Steelers LB's language in ripping Goodell overshadows his criticism of commissioner
By Ashley Fox
July 13, 2011
James Harrison does not look tough. He does not look like the meanest player in the NFL, the hardest hitter or the most feared defender.
He looks like an idiot. And he looks very, very bad.
I'm not sure what is the most offensive part of the spread on Harrison in the August issue of Men's Journal, out on Friday. The picture with the guns? The anti-gay slur? The utter disrespect for NFL commissioner Roger Goodell? Or the calling out of two of his Pittsburgh Steelers teammates?
It is all bad, and it overshadows the fact that Harrison does have a valid criticism, shared by other players in the NFL, of how Goodell went about fining players for illegal hits last season. There are players like Harrison who think Goodell unfairly targeted African-American players and fined certain players more than others. There are players like Harrison who think Goodell issued harsher fines for illegal hits on white players than for hits on black players. And there are players like Harrison who think Goodell had it out for certain players.
Harrison is the perfect person to speak on this subject, because Goodell took $100,000 out of his pocket last season, fining Harrison more than any other player. But because of his inflammatory language, Harrison lost any opportunity to make his point about the fairness of Goodell's system or to try to persuade Goodell to change it. He ripped Goodell, which was not breaking news, but he did so by using an anti-gay slur to describe the commissioner.
Using an anti-gay slur is just as unacceptable as using a racial slur. You don't have to be in support of gay marriage, but you cannot be intolerant. Gay slurs are not slang. They are hurtful, and the use of them has to stop.
Harrison also called Goodell "stupid," a "puppet" and a "dictator," and said that, "If that man was on fire and I had to piss to put him out, I wouldn't do it. I hate him and will never respect him."
Harrison can hate Goodell all he wants. He can think Goodell is out to get him, is unfair and is unjust, but he needs to show Goodell respect, just as he needs to show his head coach, Mike Tomlin, respect and his position coach respect and the person who makes his lunch in the Steelers' cafeteria respect.

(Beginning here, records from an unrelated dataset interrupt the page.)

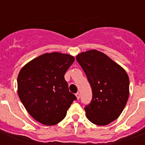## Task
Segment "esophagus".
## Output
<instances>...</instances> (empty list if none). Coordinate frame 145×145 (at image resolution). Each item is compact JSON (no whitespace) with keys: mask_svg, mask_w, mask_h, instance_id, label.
<instances>
[{"mask_svg":"<svg viewBox=\"0 0 145 145\" xmlns=\"http://www.w3.org/2000/svg\"><path fill=\"white\" fill-rule=\"evenodd\" d=\"M75 96H76V97H77V99H80V93H79L78 92L75 93Z\"/></svg>","mask_w":145,"mask_h":145,"instance_id":"obj_1","label":"esophagus"}]
</instances>
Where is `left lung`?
Masks as SVG:
<instances>
[{
  "instance_id": "obj_1",
  "label": "left lung",
  "mask_w": 145,
  "mask_h": 145,
  "mask_svg": "<svg viewBox=\"0 0 145 145\" xmlns=\"http://www.w3.org/2000/svg\"><path fill=\"white\" fill-rule=\"evenodd\" d=\"M92 89V99L84 108L87 118L98 125L116 120L129 96V78L123 67L97 50L76 56Z\"/></svg>"
}]
</instances>
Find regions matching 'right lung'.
Returning a JSON list of instances; mask_svg holds the SVG:
<instances>
[{"instance_id":"obj_1","label":"right lung","mask_w":145,"mask_h":145,"mask_svg":"<svg viewBox=\"0 0 145 145\" xmlns=\"http://www.w3.org/2000/svg\"><path fill=\"white\" fill-rule=\"evenodd\" d=\"M75 58L53 52L40 55L23 67L17 78L18 95L35 120L56 125L66 116L76 97L69 91L65 74Z\"/></svg>"}]
</instances>
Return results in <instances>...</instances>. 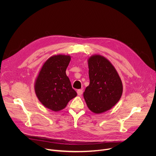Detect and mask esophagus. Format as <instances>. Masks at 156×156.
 I'll return each mask as SVG.
<instances>
[{"mask_svg": "<svg viewBox=\"0 0 156 156\" xmlns=\"http://www.w3.org/2000/svg\"><path fill=\"white\" fill-rule=\"evenodd\" d=\"M83 91L82 90H78L77 91V94L78 96H81L83 94Z\"/></svg>", "mask_w": 156, "mask_h": 156, "instance_id": "34e87169", "label": "esophagus"}]
</instances>
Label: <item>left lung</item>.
<instances>
[{
	"instance_id": "left-lung-1",
	"label": "left lung",
	"mask_w": 156,
	"mask_h": 156,
	"mask_svg": "<svg viewBox=\"0 0 156 156\" xmlns=\"http://www.w3.org/2000/svg\"><path fill=\"white\" fill-rule=\"evenodd\" d=\"M87 62L90 83L83 96L90 110L101 114L119 102L123 93L122 82L114 66L104 57L94 55Z\"/></svg>"
}]
</instances>
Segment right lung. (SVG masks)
<instances>
[{
    "instance_id": "1",
    "label": "right lung",
    "mask_w": 156,
    "mask_h": 156,
    "mask_svg": "<svg viewBox=\"0 0 156 156\" xmlns=\"http://www.w3.org/2000/svg\"><path fill=\"white\" fill-rule=\"evenodd\" d=\"M70 60V55L51 57L42 65L35 81L34 90L39 101L54 112L64 108L77 95L66 75Z\"/></svg>"
}]
</instances>
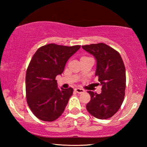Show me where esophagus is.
Here are the masks:
<instances>
[{
  "label": "esophagus",
  "instance_id": "esophagus-1",
  "mask_svg": "<svg viewBox=\"0 0 147 147\" xmlns=\"http://www.w3.org/2000/svg\"><path fill=\"white\" fill-rule=\"evenodd\" d=\"M74 91L76 92L77 93L80 94V93H84V89H80V88H76V89H74Z\"/></svg>",
  "mask_w": 147,
  "mask_h": 147
}]
</instances>
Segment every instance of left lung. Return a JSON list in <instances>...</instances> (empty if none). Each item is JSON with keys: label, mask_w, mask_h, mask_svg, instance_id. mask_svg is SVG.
Here are the masks:
<instances>
[{"label": "left lung", "mask_w": 147, "mask_h": 147, "mask_svg": "<svg viewBox=\"0 0 147 147\" xmlns=\"http://www.w3.org/2000/svg\"><path fill=\"white\" fill-rule=\"evenodd\" d=\"M96 60L95 76L102 86L100 94L89 91L91 100L87 104L88 112L99 119L110 118L121 108L125 94L126 70L117 51L105 43L82 46Z\"/></svg>", "instance_id": "obj_1"}]
</instances>
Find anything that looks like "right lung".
Returning a JSON list of instances; mask_svg holds the SVG:
<instances>
[{"label": "right lung", "mask_w": 147, "mask_h": 147, "mask_svg": "<svg viewBox=\"0 0 147 147\" xmlns=\"http://www.w3.org/2000/svg\"><path fill=\"white\" fill-rule=\"evenodd\" d=\"M80 48L54 43L40 47L34 54L26 74L27 103L32 113L43 121H53L63 113L73 89L58 88L56 76Z\"/></svg>", "instance_id": "1"}]
</instances>
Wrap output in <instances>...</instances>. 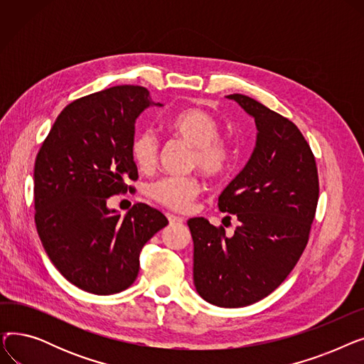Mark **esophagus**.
<instances>
[{
	"instance_id": "esophagus-1",
	"label": "esophagus",
	"mask_w": 364,
	"mask_h": 364,
	"mask_svg": "<svg viewBox=\"0 0 364 364\" xmlns=\"http://www.w3.org/2000/svg\"><path fill=\"white\" fill-rule=\"evenodd\" d=\"M166 218H168L169 224H180V223L184 221V218L177 217V215H172V214H166Z\"/></svg>"
}]
</instances>
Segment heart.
I'll use <instances>...</instances> for the list:
<instances>
[{"instance_id": "1", "label": "heart", "mask_w": 364, "mask_h": 364, "mask_svg": "<svg viewBox=\"0 0 364 364\" xmlns=\"http://www.w3.org/2000/svg\"><path fill=\"white\" fill-rule=\"evenodd\" d=\"M166 131L192 146L188 166L199 168L209 178H218L230 168L233 146L220 134V122L213 113L200 107H188L165 122ZM161 144L151 129H141L131 143V155L136 165L150 172L159 161ZM202 190L200 181L193 176H172L153 181L149 196L171 211L186 213L193 206Z\"/></svg>"}]
</instances>
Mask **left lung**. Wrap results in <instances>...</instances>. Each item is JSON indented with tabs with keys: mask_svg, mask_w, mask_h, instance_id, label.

Playing football under a six-year, $51.175 million contract does not mean Harrison isn't still an employee. He is. There are rules, and there are consequences for breaking those rules.
Harrison said that if the Steelers had defeated the Green Bay Packers in the Super Bowl, he was going to whisper in Goodell's ear during the trophy presentation: "Why don't you quit and do something else, like start your own league in flag football?" Now that would have been classy, but Harrison did not get that opportunity. The Steelers did not win. Harrison did not take responsibility for losing the game, even though he had only one tackle the entire game, a sack of Aaron Rodgers where Rodgers essentially ran into him. He did not apologize for getting dominated most of the game by Packers tackle Chad Clifton.
Instead, Harrison ripped his quarterback, Ben Roethlisberger, who did take responsibility for the loss after throwing two interceptions in the game.
"Hey, at least throw a pick on their side of the field instead of asking the D to bail you out again," Harrison said of Roethlisberger. "Or hand the ball off and stop trying to act like Peyton Manning. You ain't that and you know it, man; you just get paid like he does."
Harrison also called Steelers running back Rashard Mendenhall a "fumble machine."
Rule No. 1 of being a good teammate is you do not publicly criticize a teammate -- ever. You keep that in house. Publicly throwing a teammate under the bus, particularly the quarterback, only serves to divide a locker room, and divided locker rooms do not produce championships.
Tomlin is a master at managing star players and their monster egos, and he will have his hands full with this one whenever the lockout ends. Harrison drew a line down the middle of the team, offense on one side, defense on the other. Tomlin will have to fix that.
The photo accompanying the article shows Harrison shirtless with his arms crossed holding two of his guns, reportedly an FN Five-Seven pistol and a Smith & Wesson 460V revolver. It is a ridiculous image for kids to see. Harrison is a professional football player and therefore, unfortunately, a role model for some children. In the picture he is promoting guns, as if he has never been to inner city Chicago or Detroit or Philadelphia and seen the devastation gun use causes.
Harrison is not some character in a video game or a movie. He is a name and a number and a man with influence and sway on young people. We don't need more young people on the streets with guns. We need less.
If he wants to own a gun, fine. That is his right. But don't pretend that a gun makes you tough. It does not. It makes you dangerous. There is a difference.
No one has ever questioned Harrison's toughness. But it is now fair to question whether he has a clue.
Ashley Fox covers the NFL for ESPN.com.